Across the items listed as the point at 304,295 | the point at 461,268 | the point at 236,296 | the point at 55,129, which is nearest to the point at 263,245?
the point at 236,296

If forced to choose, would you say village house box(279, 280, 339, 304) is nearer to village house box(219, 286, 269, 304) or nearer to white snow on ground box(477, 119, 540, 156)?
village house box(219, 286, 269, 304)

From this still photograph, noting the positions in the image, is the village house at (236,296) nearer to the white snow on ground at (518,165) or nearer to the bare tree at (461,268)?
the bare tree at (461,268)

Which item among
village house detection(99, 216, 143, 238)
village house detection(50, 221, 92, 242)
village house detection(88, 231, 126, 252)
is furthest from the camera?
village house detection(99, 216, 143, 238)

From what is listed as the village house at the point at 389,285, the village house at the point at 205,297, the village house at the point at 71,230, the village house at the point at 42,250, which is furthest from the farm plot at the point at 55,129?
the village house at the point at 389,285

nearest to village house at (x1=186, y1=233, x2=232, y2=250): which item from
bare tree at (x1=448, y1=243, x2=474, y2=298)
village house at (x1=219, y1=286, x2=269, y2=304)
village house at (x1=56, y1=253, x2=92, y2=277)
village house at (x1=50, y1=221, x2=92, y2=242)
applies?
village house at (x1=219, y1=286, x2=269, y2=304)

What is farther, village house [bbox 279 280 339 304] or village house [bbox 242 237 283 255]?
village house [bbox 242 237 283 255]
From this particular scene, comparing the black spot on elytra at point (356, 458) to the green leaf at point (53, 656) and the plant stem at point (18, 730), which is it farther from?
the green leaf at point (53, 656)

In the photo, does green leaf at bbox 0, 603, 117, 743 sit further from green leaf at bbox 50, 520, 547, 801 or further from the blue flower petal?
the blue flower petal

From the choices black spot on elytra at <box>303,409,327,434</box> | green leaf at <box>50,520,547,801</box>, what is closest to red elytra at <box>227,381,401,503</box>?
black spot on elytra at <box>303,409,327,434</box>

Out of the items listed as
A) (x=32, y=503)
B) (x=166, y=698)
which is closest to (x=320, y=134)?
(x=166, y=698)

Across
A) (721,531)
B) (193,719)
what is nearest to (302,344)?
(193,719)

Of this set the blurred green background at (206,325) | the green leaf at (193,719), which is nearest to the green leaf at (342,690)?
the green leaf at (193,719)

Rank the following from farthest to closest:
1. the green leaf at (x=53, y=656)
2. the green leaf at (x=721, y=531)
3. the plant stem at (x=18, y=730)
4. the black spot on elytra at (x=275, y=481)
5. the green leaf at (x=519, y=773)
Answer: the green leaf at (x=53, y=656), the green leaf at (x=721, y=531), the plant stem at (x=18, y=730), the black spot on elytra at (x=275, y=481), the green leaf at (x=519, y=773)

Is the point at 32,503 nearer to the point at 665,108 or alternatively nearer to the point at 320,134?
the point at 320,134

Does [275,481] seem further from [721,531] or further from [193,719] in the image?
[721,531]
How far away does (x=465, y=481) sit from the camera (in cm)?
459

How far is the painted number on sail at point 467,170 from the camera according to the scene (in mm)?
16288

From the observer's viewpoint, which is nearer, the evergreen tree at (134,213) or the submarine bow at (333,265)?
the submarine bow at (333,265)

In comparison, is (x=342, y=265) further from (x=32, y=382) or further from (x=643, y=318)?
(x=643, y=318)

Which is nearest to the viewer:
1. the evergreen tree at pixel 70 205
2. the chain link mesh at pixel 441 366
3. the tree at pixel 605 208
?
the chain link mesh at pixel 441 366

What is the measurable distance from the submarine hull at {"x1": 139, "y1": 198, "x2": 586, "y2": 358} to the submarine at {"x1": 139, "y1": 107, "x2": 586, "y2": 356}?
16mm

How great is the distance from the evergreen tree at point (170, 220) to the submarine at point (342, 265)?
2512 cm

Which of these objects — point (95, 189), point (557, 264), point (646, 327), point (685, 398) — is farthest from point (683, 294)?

-- -- --

■ What you should do
Please print the listing above again, line for line, without changing anything.

■ Exercise solution
Across the items listed as the point at 304,295 | the point at 461,268 | the point at 236,296 | the point at 55,129, which is nearest to the point at 263,245?
the point at 236,296

If forced to choose, would you say village house box(279, 280, 339, 304) is nearer to village house box(219, 286, 269, 304) or nearer to white snow on ground box(477, 119, 540, 156)?
village house box(219, 286, 269, 304)

From this still photograph, noting the positions in the image, is the village house at (236,296) nearer to the white snow on ground at (518,165) or nearer to the bare tree at (461,268)?
the bare tree at (461,268)

Which item among
village house detection(99, 216, 143, 238)
village house detection(50, 221, 92, 242)
village house detection(88, 231, 126, 252)
is furthest from the camera?
village house detection(99, 216, 143, 238)

From what is listed as the village house at the point at 389,285, the village house at the point at 205,297, the village house at the point at 71,230, the village house at the point at 42,250, which is furthest from the farm plot at the point at 55,129?
the village house at the point at 389,285

nearest to village house at (x1=186, y1=233, x2=232, y2=250): which item from
bare tree at (x1=448, y1=243, x2=474, y2=298)
village house at (x1=219, y1=286, x2=269, y2=304)
village house at (x1=56, y1=253, x2=92, y2=277)
village house at (x1=50, y1=221, x2=92, y2=242)
applies?
village house at (x1=219, y1=286, x2=269, y2=304)

What is farther, village house [bbox 279 280 339 304] or village house [bbox 242 237 283 255]?
village house [bbox 242 237 283 255]
From this particular scene, comparing the black spot on elytra at point (356, 458) to the green leaf at point (53, 656) and the plant stem at point (18, 730), which is it farther from?
the green leaf at point (53, 656)

In the photo, does green leaf at bbox 0, 603, 117, 743 sit further from green leaf at bbox 50, 520, 547, 801 or further from the blue flower petal?
the blue flower petal

From the choices black spot on elytra at <box>303,409,327,434</box> | green leaf at <box>50,520,547,801</box>, what is closest to red elytra at <box>227,381,401,503</box>?
black spot on elytra at <box>303,409,327,434</box>

Out of the items listed as
A) (x=32, y=503)
B) (x=166, y=698)
which is closest to (x=320, y=134)?
(x=166, y=698)

Across
A) (721,531)
B) (193,719)
what is nearest to (302,344)?
(193,719)

Of this set the blurred green background at (206,325) | the green leaf at (193,719), which is nearest to the green leaf at (342,690)?
the green leaf at (193,719)

Rank the following from farthest to closest:
1. the green leaf at (x=53, y=656)
2. the green leaf at (x=721, y=531)
3. the plant stem at (x=18, y=730)
4. the black spot on elytra at (x=275, y=481)
5. the green leaf at (x=519, y=773)
Answer: the green leaf at (x=53, y=656), the green leaf at (x=721, y=531), the plant stem at (x=18, y=730), the black spot on elytra at (x=275, y=481), the green leaf at (x=519, y=773)

Is the point at 32,503 nearer to the point at 665,108 or alternatively nearer to the point at 320,134?
the point at 320,134

Does [275,481] seem further from [721,531] or further from [193,719] in the image?
[721,531]
How far away does (x=465, y=481) sit from the camera (in cm)?
459

How far is the painted number on sail at point 467,170 from the camera according to the scene (in mm)?
16288

From the observer's viewpoint, which is nearer, the evergreen tree at (134,213) or the submarine bow at (333,265)?
the submarine bow at (333,265)

In comparison, is (x=342, y=265) further from (x=32, y=382) or further from (x=643, y=318)?
(x=643, y=318)

Which is nearest to the viewer:
1. the evergreen tree at pixel 70 205
2. the chain link mesh at pixel 441 366
3. the tree at pixel 605 208
?
the chain link mesh at pixel 441 366

What is the measurable distance from the submarine hull at {"x1": 139, "y1": 198, "x2": 586, "y2": 358} to the submarine at {"x1": 139, "y1": 107, "x2": 586, "y2": 356}?
16mm

How great is the distance from the evergreen tree at point (170, 220) to the submarine at point (342, 265)?
2512 cm

Which of these objects — point (95, 189), point (557, 264), point (646, 327), point (685, 398) — is farthest from point (683, 294)?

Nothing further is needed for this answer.